◆ Exercise ◆
Pick out the lines below that contain the string "player" and copy them all.

[Dataset entries]
====
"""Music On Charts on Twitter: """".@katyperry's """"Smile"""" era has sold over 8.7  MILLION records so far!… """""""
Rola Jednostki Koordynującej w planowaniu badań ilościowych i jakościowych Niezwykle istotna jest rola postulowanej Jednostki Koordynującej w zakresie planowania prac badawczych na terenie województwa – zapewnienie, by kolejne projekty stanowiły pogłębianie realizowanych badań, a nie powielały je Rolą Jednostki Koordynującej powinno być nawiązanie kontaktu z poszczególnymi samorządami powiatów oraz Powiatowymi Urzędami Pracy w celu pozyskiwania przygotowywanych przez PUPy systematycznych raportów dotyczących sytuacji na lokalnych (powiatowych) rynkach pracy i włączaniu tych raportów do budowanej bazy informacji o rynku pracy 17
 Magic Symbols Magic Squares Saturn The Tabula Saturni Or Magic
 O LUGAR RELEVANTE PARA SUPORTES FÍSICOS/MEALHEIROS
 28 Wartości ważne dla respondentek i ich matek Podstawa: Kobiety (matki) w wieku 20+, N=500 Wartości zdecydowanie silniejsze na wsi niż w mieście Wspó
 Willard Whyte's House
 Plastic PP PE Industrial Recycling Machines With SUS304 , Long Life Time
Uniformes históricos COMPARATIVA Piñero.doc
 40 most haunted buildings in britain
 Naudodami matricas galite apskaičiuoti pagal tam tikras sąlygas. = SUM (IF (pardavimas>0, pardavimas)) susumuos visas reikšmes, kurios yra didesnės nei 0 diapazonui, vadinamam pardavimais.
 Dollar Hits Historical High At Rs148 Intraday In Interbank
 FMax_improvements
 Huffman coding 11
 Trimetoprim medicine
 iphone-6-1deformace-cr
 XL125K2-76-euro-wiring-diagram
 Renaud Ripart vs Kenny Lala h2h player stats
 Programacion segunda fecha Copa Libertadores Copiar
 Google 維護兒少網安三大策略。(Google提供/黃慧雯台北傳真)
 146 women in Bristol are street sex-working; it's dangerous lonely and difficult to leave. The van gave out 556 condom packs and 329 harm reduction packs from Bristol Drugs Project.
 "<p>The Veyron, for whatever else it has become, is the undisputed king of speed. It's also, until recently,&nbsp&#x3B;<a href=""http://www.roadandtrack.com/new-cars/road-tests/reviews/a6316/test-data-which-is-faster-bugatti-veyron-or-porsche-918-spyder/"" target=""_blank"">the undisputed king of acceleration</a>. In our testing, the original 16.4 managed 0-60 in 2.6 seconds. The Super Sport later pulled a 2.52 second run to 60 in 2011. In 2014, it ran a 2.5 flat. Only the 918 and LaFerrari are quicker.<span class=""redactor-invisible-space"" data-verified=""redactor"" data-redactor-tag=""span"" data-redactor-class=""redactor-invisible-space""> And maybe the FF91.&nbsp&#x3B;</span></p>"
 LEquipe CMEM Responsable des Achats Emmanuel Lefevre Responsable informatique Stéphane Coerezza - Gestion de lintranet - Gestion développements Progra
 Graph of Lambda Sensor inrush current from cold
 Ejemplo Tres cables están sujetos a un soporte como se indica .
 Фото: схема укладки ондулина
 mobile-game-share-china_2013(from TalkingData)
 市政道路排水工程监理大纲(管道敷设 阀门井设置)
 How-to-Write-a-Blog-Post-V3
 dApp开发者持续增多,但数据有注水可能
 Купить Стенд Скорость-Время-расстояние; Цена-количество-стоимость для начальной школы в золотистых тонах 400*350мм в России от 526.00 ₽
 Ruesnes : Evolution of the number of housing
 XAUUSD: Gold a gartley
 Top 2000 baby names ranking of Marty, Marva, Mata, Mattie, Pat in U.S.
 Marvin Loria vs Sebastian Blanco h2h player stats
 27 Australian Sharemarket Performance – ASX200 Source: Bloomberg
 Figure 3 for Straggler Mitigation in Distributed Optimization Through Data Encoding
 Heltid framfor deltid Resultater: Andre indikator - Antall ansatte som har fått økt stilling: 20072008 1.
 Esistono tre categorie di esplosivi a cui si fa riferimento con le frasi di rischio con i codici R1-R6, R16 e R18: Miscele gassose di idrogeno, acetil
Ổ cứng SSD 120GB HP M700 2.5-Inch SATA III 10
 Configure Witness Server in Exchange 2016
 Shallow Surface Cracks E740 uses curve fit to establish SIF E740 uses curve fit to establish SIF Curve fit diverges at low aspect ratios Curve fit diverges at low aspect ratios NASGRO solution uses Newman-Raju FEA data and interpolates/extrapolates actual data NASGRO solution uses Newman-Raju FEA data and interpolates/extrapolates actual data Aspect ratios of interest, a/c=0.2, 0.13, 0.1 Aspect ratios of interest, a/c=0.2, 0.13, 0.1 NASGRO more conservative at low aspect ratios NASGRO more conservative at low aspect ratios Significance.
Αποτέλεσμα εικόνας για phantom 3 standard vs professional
====
◆ Problem solution ◆
 Renaud Ripart vs Kenny Lala h2h player stats
 Marvin Loria vs Sebastian Blanco h2h player stats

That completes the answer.